#### SOURCE MATERIAL ####

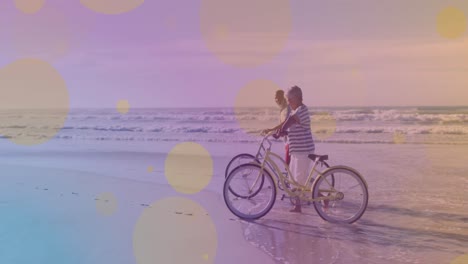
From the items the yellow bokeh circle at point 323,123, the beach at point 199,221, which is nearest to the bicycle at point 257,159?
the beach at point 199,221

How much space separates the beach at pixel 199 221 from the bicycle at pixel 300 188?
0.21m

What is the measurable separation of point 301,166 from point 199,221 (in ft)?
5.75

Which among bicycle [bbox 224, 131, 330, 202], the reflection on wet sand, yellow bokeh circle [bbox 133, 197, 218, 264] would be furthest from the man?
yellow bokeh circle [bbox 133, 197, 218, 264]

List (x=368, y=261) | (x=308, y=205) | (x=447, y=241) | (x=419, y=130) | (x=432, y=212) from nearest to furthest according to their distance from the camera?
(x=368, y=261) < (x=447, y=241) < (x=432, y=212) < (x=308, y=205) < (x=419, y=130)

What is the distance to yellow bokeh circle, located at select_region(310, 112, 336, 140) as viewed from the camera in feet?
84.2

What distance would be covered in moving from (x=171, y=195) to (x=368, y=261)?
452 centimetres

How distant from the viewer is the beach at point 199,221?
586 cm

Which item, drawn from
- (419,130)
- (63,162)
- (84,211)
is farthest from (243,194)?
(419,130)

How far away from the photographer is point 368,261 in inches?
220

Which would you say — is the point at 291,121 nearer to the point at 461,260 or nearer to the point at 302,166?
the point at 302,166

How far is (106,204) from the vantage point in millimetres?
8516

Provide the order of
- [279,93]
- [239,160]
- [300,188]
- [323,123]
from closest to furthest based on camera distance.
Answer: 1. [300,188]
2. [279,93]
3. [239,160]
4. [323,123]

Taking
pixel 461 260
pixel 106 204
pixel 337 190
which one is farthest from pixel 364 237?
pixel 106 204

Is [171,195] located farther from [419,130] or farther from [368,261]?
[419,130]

####
#### SOURCE MATERIAL ####

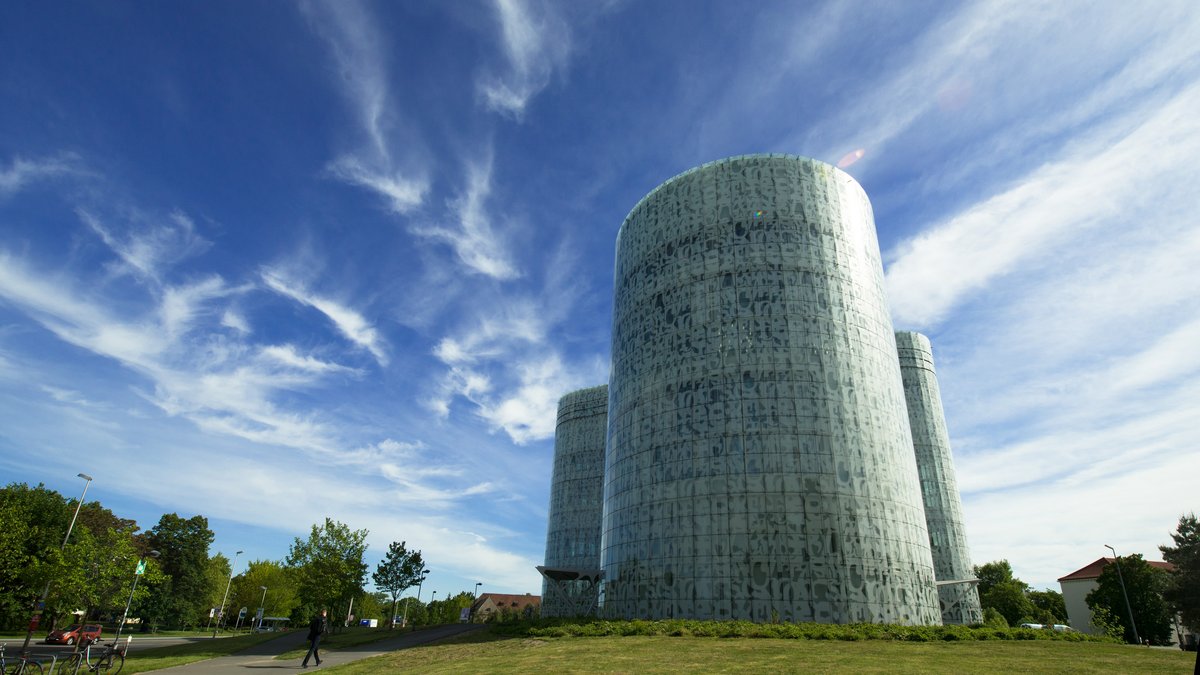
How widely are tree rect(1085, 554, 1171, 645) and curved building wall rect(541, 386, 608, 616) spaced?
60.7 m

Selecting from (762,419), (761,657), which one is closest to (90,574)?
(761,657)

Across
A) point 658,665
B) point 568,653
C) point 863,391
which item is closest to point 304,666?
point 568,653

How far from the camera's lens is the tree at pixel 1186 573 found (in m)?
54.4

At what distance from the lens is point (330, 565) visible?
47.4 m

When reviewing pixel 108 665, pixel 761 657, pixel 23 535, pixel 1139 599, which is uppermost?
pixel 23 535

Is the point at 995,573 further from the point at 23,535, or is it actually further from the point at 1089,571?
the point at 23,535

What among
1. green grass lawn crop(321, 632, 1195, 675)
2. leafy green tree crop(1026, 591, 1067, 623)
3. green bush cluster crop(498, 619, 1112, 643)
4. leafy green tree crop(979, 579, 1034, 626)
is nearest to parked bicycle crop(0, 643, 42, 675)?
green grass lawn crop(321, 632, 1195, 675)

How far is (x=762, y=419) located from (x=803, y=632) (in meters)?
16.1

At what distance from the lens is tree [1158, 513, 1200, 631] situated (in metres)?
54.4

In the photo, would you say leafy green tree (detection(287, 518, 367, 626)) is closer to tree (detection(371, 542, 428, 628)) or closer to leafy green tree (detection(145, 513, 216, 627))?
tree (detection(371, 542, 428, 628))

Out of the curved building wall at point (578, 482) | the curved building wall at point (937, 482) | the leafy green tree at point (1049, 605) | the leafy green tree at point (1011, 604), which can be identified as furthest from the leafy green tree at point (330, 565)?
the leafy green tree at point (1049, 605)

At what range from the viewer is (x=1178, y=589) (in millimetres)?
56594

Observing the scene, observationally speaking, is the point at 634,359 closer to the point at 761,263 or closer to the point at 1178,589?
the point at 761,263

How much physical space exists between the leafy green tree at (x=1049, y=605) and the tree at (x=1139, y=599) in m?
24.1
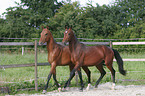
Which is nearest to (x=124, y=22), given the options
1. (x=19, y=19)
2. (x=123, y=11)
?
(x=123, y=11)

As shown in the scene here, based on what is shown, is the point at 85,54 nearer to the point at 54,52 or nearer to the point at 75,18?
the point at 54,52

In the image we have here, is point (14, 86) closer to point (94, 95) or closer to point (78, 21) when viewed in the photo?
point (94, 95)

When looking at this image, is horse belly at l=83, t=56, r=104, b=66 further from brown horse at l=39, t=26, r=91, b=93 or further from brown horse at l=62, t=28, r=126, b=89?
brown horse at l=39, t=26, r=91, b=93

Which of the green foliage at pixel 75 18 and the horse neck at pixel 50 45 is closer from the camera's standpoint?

####

WHAT IS BEING ASKED — How many of the lines above contain the word "among"? Reply with the number alone.

ANSWER BELOW — 2